Foto em preo e branco de Muniz Sodré - homem idoso negro, usando óculos de grau
Muniz Sodré fala sobre o que é ser negro na Bahia. — Foto: Divulgação/UFRJ

“Anos atrás, eu me encontrei em um avião com uma pessoa, uma artista baiana, uma amiga de longa data, e eu perguntei como as coisas andam na Bahia. Ela me disse: “As coisas estão estranhas. Eu sou moradora da Barra, e lá tem muita gente de trancinha, de sandálias”. Ela estava um pouco chateada com isso. Sem ela saber, o discurso dela era de puro preconceito. Uma grande parte da população negra estava abandonando seus guetos tradicionais, os lugares de morada tradicional e ocupando outros espaços. Ou seja, os lugares marcados para os negros estavam se desmarcando. O negro, na Bahia, foi conquistando gradativamente, digamos, lugares a que antes não tinham acesso. Ser negro sempre foi difícil, em todo lugar, inclusive na Bahia. O racismo brasileiro obedece uma lógica de lugares. Cada macaco no seu galho. Cada um no seu bairro, embora isso não seja aparente, mas isso está um pouco acabando. Ser negro hoje, na Bahia, apesar do que digam os privilegiados, apesar das dificuldades, é, hoje, uma glória”

Ordep Serra
Antropólogo | Cachoeira

Ordep Serra
Ordep Serra, antropólogo, fala sobre o que é ser negro na Bahia. — Foto: Arquivo Pessoal

“É uma resposta complexa. A juventude negra está sendo dizimada de maneira impiedosa pela brutalidade policial. Quando tomei posse da cadeira de nº 27 da Academia de Letras da Bahia, eu comecei por fazer uma homenagem para esses jovens dizendo que a Bahia está sendo branqueada a bala. Um negro na Bahia tem que se sentir solidário com esses que estão nos guetos, com esses que estão encarcerados injustamente, sem culpa formada, com os enfermos, com essas crianças negras a quem se rouba o futuro. Eu tenho motivos para indignação, para tristeza, quando penso nos meus irmãos negros, naqueles que não tiveram as oportunidades que tive. Mas também me sinto muito orgulhoso da minha gente. Basta pensarmos nos nossos grandes artistas, nossos escritores, os cientistas negros, nossos professores tão brilhantes. O orgulho é muito grande. Me sinto feliz por pertencer a esse povo”

Virgínia Rodrigues
Cantora | Salvador

Virgínia Rodrigues - mulher negra, careca- em pé sorrindo
Virgínia Rodrigues, cantora, fala sobre o que é ser negra na Bahia. — Foto: Pico Garcez / Divulgação

“Ser negra na Bahia é como ser negra no Brasil inteiro. Como em todo Brasil, o racismo aqui é velado. Não se assume e nem nunca se assumiu que o negro é tratado com inferioridade. As pessoas não assumem que tem preconceito de raça. Nunca assumiram. Todo mundo vive isso. O negro, na Bahia, tem que ter cuidados que os brancos não têm em lugar nenhum que ele chega. Para não ser, por exemplo, taxado de ladrão. Preocupação essa que os brancos não têm. O tempo inteiro você tem que está armado, mas armado com as palavras. Com medo de apanhar da polícia, ser confundido com bandido”
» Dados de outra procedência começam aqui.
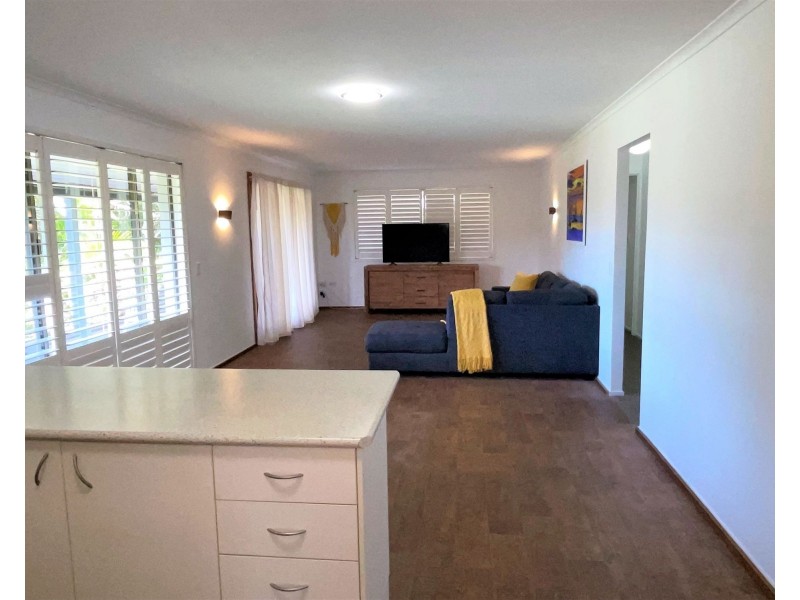 19 Orlando Crescent, Kuluin QLD 4558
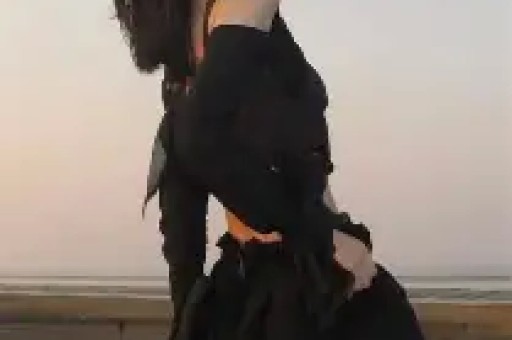 原创剧本
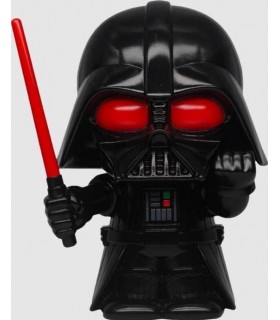 Hucha Darth Vader Star Wars 20 cms
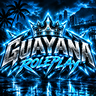 GUAYANA ROLEPLAY icon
Antônio dos Santos (Vovô do Ilê Aiyê)
Um dos fundadores do Bloco Ilê Aiyê | Salvador

Vovô do Ilê- homem idoso negro, de dreads grisalho, usando fone de ouvido- em pé sorrindo
Vovô do Ilê, um dos fundadores do Ilê Aiyê, fala sobre o que é ser negro na Bahia. — Foto: Ricardo Prado/Divulgação

“É viver no dia a dia sempre em busca de dias melhores. Apesar de ser maioria nessa terra, ainda existe um apartheid muito grande. Se você não for um negro bastante consciente, a coisa fica cada vez mais difícil. Ser negro na Bahia é estar a todo tempo em busca de liberdade, igualdade e respeito. Acreditando que vai ficar melhor. A gente tem que entender que na Bahia o problema é muito sério. Não é social, é racial. Você tem que estar sempre, o tempo todo, alerta. Nunca esqueça que você é negro, aqui na Bahia. Porque, se você esquecer que é negro, alguém vai te lembrar. Ser negro na Bahia, é ficar 24h em alerta. Mas é saber que você pode ser comandante nessa terra, que é nossa”.